22. Aucun autre moyen n’est de nature à entrainer l’annulation de la délibération attaquée.
23. Il résulte de ce qui précède que la SCI GEP Rungis Logistics est fondée à demander l’annulation de la délibération du 21 avril 2022 du conseil municipal de la commune de Rungis, ensemble la décision implicite de rejet de son recours gracieux.
Sur les conclusions relatives aux frais d’instance :
24. Les dispositions de l’article L. 761-1 du code de justice administrative font obstacle à ce que soit mis à la charge de la SCI GEP Rungis Logistics, qui n’est pas, dans la présente instance, la partie perdante, le versement de la somme que la commune de Rungis demande au titre des frais de l’instance. Il y a lieu, dans les circonstances de l’espèce, de mettre à la charge de la commune de Rungis le versement à la SCI GEP Rungis Logistics d’une somme de 1 500 euros au titre des frais exposés par elle et non compris dans les dépens.
25. Il résulte de tout ce qui précède que la SCI GEP Rungis Logistics est fondée à demander l’annulation du jugement n°s 2209749, 2210727 du 21 novembre 2024 du tribunal administratif de Melun, ainsi que celle de la délibération du 24 mai 2022 du conseil de territoire de l’EPT Grand-Orly-Seine-Bièvre, ensemble la décision du 23 septembre 2022 rejetant son recours gracieux, et de la délibération du 21 avril 2022 du conseil municipal de la commune de Rungis, ensemble la décision implicite de rejet de son recours gracieux.
DÉCIDE :
Article 1er : L’intervention de la commune de Rungis est admise dans l’instance n° 25PA00251.
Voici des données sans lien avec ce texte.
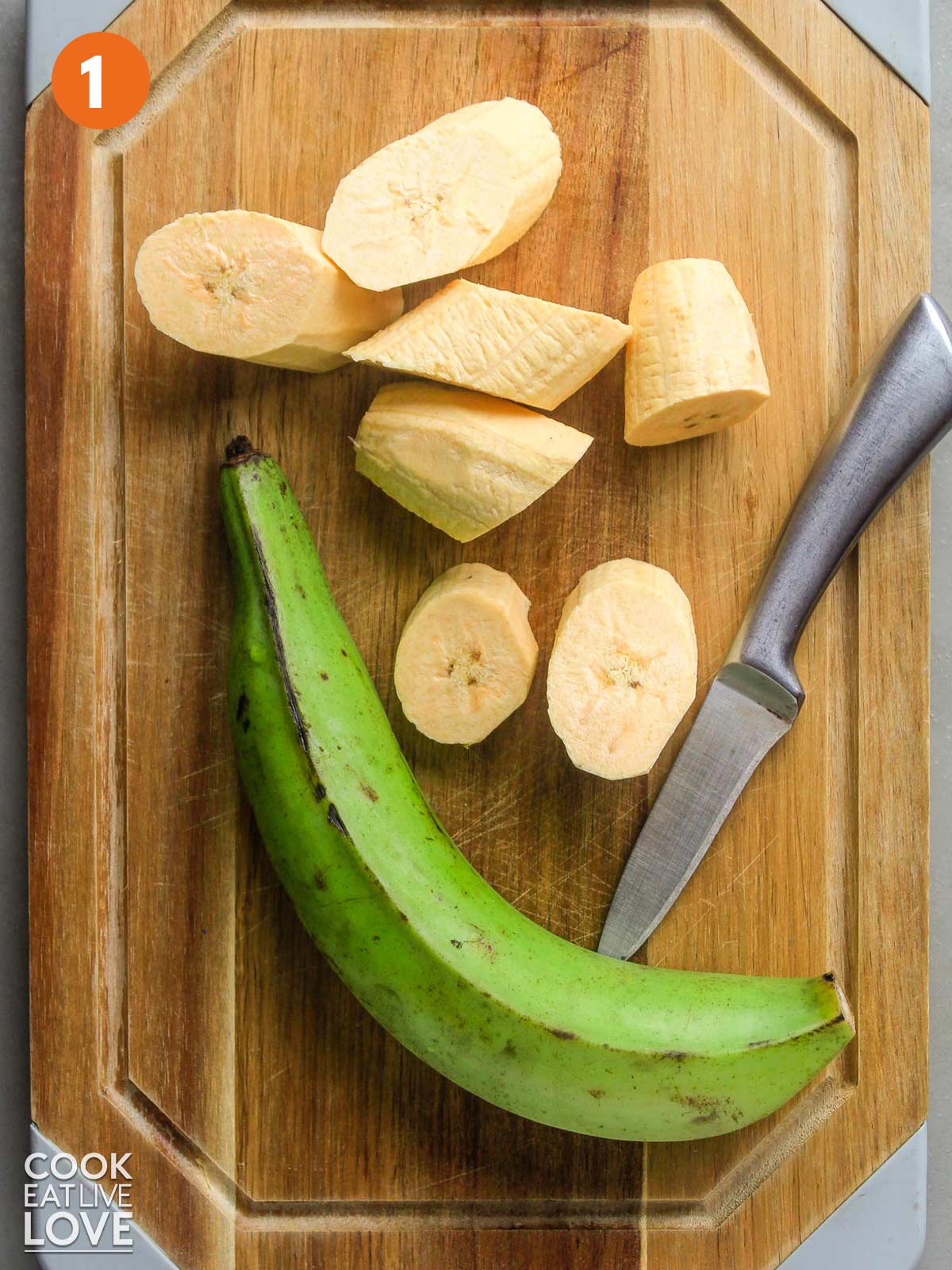 Plantains cut into one inch pieces on a cutting board with a knife and a whole plantain.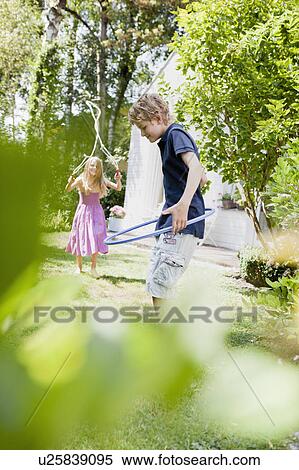 Stock Photography - Two kids doing sport in a garden. Fotosearch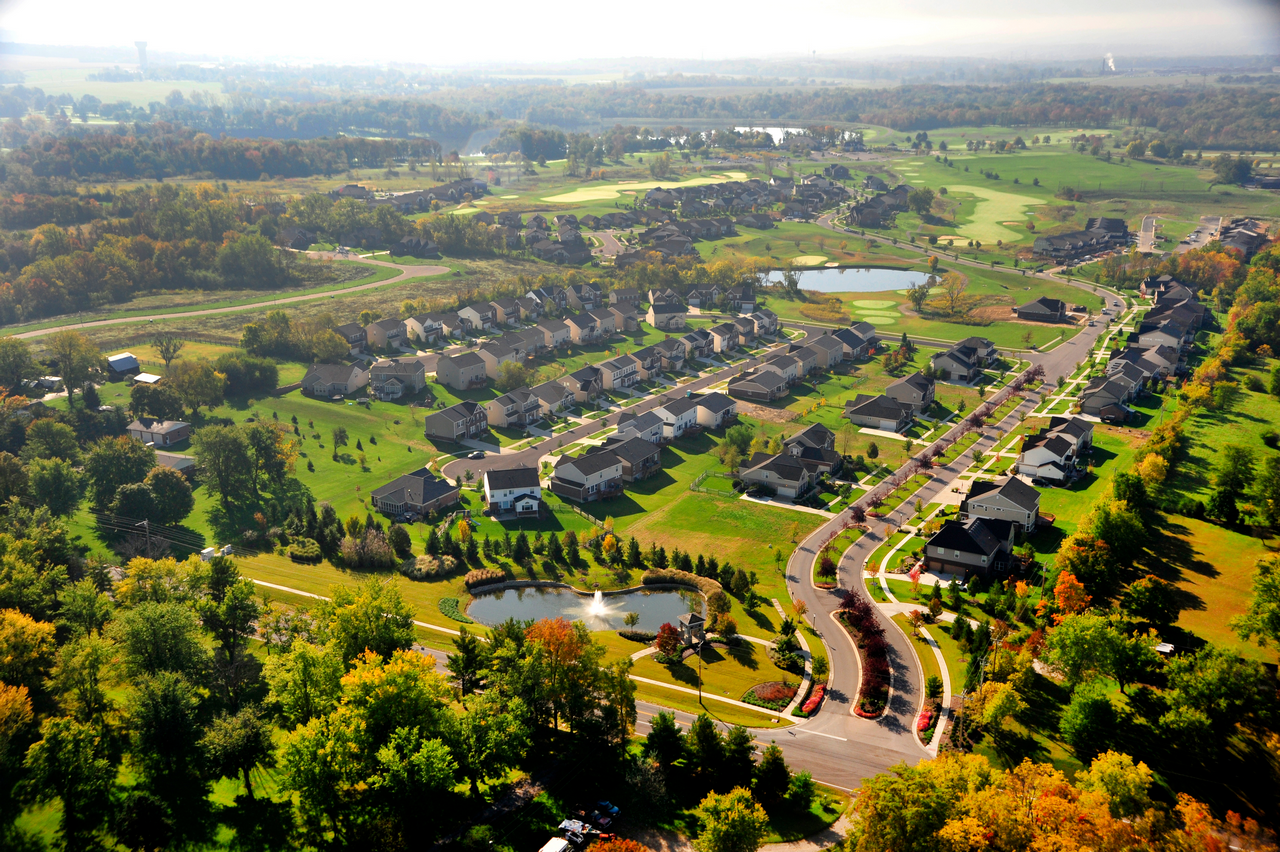 Aerial view of a suburban neighborhood with houses, roads, and greenery.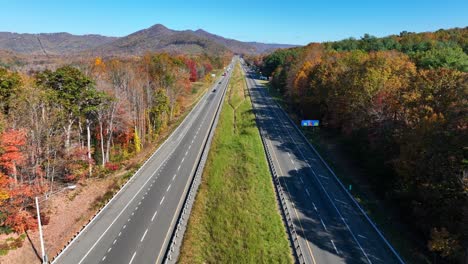 Interstate-highway-in-Appalachia,-lined-by-autumn-trees,-clear-skies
Article 2 : Le jugement du 21 novembre 2024 du tribunal administratif de Melun est annulé.
Article 3 : La délibération du 24 mai 2022 du conseil de territoire de l’EPT Grand-Orly-Seine-Bièvre, ensemble la décision du 23 septembre 2022 rejetant le recours gracieux de la SCI GEP Rungis Logistics sont annulées.
Article 4 : La délibération du 21 avril 2022 du conseil municipal de la commune de Rungis, ensemble la décision implicite de rejet de son recours gracieux sont annulés.
Article 5 : La commune de Rungis versera à la SCI GEP Rungis Logistics une somme de 1 500 euros au titre de l’article L. 761-1 du code de justice administrative dans l’instance n° 25PA00267.
Article 6 : Le surplus des conclusions des parties présentées dans les deux instances sur le fondement de l’article L. 761-1 du code de justice administrative est rejeté.
Article 7 : Le présent arrêt sera notifié à la SCI GEP Rungis Logistics, à la commune de Rungis et à l’établissement public territorial Grand-Orly-Seine-Bièvre.
Délibéré après l’audience du 11 décembre 2025, à laquelle siégeaient :
- M. Ivan Luben président de chambre,
- M. Stéphane Diémert, président assesseur,
- Mme Marie-Isabelle Labetoulle, première conseillère.
Rendu public par mise à disposition au greffe le 9 janvier 2026.
La rapporteure,
M-I. LABETOULLE Le président,
I. LUBEN
La greffière,
Y. HERBER
La République mande et ordonne au préfet du Val-de-Marne en ce qui le concerne ou à tous commissaires de justice à ce requis en ce qui concerne les voies de droit commun contre les parties privées, de pourvoir à l’exécution de la présente décision.